Tamarin Butcher | Portfolio Accessibility,AccessibleU,Leadership,Portfolio AccessibleU: Preparing Higher Ed Faculty for Accessible Course Design

AccessibleU: Preparing Higher Ed Faculty for Accessible Course Design

Recently, our team at UMass Amherst set out to tackle a challenge that many universities face but few have fully solved: making accessibility a proactive, everyday part of online course design. With new ADA Title II standards on the horizon, we saw an opportunity—not just to meet compliance requirements, but to build something lasting and meaningful.

Enter AccessibleU—a project I had the privilege of leading, designed to empower faculty and instructional designers with the tools, training, and confidence to create courses that work for all students, from day one.

Teaching to Fish (Not Just Fixing the Pond)

We didn’t want to throw one-time solutions at the problem. We wanted to build a culture of proactive, sustainable accessibility. That meant developing a comprehensive, ADA Title II-aligned guide, and training materials in a fully accessible example course in Canvas that faculty and instructional designers could reference (and actually enjoy using).
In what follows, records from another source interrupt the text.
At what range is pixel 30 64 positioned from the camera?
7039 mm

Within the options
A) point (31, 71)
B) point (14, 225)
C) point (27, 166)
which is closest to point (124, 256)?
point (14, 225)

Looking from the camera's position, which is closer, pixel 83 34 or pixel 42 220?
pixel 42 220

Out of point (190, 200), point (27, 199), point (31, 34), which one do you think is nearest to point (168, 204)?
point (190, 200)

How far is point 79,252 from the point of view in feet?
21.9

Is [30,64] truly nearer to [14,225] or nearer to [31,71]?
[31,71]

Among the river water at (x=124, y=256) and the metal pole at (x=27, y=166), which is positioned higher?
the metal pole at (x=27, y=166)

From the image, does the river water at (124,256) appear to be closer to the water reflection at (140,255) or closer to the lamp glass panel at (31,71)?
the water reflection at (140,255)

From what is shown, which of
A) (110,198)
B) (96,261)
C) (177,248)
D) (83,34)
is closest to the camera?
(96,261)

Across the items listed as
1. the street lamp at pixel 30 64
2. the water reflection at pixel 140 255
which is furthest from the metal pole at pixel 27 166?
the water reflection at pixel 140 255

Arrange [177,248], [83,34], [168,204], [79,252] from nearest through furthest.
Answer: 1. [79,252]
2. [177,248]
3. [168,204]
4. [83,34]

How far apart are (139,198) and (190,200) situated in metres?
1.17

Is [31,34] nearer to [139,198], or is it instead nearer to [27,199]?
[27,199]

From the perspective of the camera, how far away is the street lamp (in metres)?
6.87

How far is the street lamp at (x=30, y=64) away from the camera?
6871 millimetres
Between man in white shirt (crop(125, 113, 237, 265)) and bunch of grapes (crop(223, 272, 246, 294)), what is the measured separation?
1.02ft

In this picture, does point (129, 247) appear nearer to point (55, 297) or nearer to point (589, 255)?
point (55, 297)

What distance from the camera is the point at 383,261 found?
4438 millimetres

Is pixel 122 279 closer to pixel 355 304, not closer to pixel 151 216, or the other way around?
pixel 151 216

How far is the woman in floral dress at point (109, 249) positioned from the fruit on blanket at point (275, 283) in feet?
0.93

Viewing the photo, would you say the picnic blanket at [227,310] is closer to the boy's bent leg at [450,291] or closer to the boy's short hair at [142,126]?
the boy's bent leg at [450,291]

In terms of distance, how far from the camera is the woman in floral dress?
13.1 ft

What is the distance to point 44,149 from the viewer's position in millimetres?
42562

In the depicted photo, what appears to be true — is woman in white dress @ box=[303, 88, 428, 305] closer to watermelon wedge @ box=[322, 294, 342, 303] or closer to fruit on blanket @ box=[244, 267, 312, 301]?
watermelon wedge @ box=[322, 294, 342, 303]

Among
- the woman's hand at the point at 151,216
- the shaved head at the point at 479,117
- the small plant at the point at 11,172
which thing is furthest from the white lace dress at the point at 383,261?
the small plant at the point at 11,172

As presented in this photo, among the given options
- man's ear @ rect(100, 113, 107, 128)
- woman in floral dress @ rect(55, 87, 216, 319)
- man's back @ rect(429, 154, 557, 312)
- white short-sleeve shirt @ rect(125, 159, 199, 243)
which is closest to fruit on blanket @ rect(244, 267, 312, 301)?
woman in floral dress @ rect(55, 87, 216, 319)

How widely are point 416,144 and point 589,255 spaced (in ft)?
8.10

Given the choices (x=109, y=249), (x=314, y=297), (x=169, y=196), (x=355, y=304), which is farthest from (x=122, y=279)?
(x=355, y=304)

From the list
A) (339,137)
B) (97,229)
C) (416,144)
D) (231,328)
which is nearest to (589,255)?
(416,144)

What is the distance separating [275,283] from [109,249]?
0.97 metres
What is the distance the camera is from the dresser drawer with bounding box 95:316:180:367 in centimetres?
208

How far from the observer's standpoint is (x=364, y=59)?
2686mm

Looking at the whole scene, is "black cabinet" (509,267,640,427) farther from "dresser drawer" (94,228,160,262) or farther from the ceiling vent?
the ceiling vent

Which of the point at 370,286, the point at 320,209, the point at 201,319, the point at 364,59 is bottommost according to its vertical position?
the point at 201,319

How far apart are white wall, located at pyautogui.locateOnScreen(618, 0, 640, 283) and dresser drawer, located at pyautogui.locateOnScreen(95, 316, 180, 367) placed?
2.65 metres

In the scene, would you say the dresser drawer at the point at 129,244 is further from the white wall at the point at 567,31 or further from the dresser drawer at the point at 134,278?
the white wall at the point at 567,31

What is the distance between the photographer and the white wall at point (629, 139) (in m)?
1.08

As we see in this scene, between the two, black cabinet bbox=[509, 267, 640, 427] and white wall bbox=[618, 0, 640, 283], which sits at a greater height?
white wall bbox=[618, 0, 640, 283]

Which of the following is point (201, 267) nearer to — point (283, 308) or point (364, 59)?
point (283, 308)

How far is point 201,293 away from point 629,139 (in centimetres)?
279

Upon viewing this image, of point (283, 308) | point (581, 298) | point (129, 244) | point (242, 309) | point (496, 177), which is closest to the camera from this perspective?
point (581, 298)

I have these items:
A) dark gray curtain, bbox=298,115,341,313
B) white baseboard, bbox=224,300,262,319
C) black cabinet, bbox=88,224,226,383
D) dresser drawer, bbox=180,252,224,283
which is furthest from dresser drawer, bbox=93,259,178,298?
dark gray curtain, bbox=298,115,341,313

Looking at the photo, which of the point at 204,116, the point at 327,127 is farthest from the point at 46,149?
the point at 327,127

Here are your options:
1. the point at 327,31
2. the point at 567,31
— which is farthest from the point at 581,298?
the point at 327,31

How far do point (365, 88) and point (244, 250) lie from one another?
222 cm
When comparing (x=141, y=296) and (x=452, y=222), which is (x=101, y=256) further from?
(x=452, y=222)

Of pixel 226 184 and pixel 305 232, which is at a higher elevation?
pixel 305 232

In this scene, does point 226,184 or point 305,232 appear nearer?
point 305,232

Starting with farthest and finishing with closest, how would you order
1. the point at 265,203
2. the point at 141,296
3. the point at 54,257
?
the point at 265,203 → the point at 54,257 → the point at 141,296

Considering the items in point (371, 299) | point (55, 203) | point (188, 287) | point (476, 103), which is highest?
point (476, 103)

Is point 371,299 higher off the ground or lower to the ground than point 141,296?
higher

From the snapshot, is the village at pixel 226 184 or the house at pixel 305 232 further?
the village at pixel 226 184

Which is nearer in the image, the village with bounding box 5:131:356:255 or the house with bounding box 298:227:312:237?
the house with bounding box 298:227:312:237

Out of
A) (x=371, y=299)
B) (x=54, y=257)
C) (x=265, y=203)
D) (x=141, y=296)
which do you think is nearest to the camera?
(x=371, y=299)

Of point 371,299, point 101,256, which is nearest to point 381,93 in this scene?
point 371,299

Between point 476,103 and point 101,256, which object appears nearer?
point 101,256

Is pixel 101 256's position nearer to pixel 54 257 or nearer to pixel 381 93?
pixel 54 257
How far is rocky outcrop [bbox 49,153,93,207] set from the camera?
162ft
We took a “teach-to-fish” approach: give faculty and staff the tools and knowledge to catch and correct accessibility issues themselves, rather than constantly relying on specialists to sweep in after the fact.

Building AccessibleU

Working with an incredible cross-campus team—including instructional designers, communications pros, and assistive tech specialists—we:

  • Created a comprehensive, living guide grounded in accessibility best practices and Universal Design for Learning (UDL), in a robust Canvas course that models best practices in action, with ADA-compliant media, documents, assessments, and templates
  • Designed quick-reference materials, training videos, and infographics to make accessibility feel achievable, not overwhelming
  • Beta-tested everything with faculty and staff volunteers, including folks who use assistive technologies
  • Rolled it all out as part of Digital Equity and Inclusion Week 2025

We even launched a public landing page where anyone at UMass Amherst can access the resources and learn more about the project’s goals and impact.

Empowering the People Who Make Courses Happen

One of the most rewarding aspects of AccessibleU was watching instructional designers and faculty grow in confidence. As far as possible, we focused on actionable, real-world guidance rather than legal jargon. And we showed that accessibility isn’t just a checkbox—it’s a mindset that improves the learning experience for everyone.

And while the project has wrapped, the momentum it sparked is still growing—because when accessibility becomes part of the culture, everyone benefits.